After that Ms. de Villiers was appointed Special Advisor to the Ontario Office for Victims of Crime where she continued to provide direct support to victims of crime and conduct research on issues that impact victimization. The research resulted in a report on the role of victims of crime in restorative justice in Ontario. Her appointment ended in January 2005.

In 2006 she was appointed to the Advisory Committee on Victim Issues to the Policy Centre on Victim Issues, Department of Justice, Canada.

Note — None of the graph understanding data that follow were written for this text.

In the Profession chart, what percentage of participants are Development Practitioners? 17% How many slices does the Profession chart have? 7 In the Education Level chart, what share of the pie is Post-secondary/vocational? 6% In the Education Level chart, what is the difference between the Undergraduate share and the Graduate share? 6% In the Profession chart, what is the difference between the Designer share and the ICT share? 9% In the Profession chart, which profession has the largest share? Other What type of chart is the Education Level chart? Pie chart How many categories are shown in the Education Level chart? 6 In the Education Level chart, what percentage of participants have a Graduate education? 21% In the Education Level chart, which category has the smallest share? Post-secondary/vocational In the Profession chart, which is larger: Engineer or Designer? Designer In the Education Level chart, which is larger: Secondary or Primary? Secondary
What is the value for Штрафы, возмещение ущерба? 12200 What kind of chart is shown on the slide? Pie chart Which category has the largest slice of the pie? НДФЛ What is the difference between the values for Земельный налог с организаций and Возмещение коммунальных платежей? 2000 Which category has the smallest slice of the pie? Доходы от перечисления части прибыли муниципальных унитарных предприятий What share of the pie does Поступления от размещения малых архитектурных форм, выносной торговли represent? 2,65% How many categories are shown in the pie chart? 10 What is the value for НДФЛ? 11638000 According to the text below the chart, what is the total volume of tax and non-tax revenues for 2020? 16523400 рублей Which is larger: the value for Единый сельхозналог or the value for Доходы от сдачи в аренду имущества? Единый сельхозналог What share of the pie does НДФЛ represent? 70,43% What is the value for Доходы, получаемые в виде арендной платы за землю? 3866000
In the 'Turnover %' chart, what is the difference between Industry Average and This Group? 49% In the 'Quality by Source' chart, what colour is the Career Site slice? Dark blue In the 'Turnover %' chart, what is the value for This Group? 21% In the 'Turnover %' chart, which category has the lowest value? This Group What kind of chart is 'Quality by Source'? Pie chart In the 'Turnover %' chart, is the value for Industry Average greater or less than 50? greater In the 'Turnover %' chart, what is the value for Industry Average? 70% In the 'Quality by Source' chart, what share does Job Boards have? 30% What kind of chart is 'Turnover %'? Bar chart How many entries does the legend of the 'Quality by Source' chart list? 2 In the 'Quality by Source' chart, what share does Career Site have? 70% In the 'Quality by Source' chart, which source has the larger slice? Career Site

In March 2007 Priscilla de Villiers was appointed as a member of the Ontario Office for Victims of Crime.

==Charity work==
CAVEAT (Canadians Against Violence Everywhere Advocating for its Termination) was a Canadian lobby group which existed from 1991 to May 10, 2001, based in Burlington, Ontario. The organization agitated for a number of changes in government policy, particularly in promotion of tough-on-crime legislation and increased gun control. It was founded by Priscilla de Villiers in 1991, after her daughter Nina was murdered.

=== Archives ===
There is a Canadians Against Violence Everywhere Advocating for its Termination fond at Library and Archives Canada. The archival reference number is R9768. The fond covers the date range 1983-2001. It consists of 4.63 meters of textual records, and a number of other media records. It includes the following series of records: administrative files; conferences, workshop, forum files; correspondence files; funding and grants files; marketing and creative files; publication files; speaking engagement files; special project files.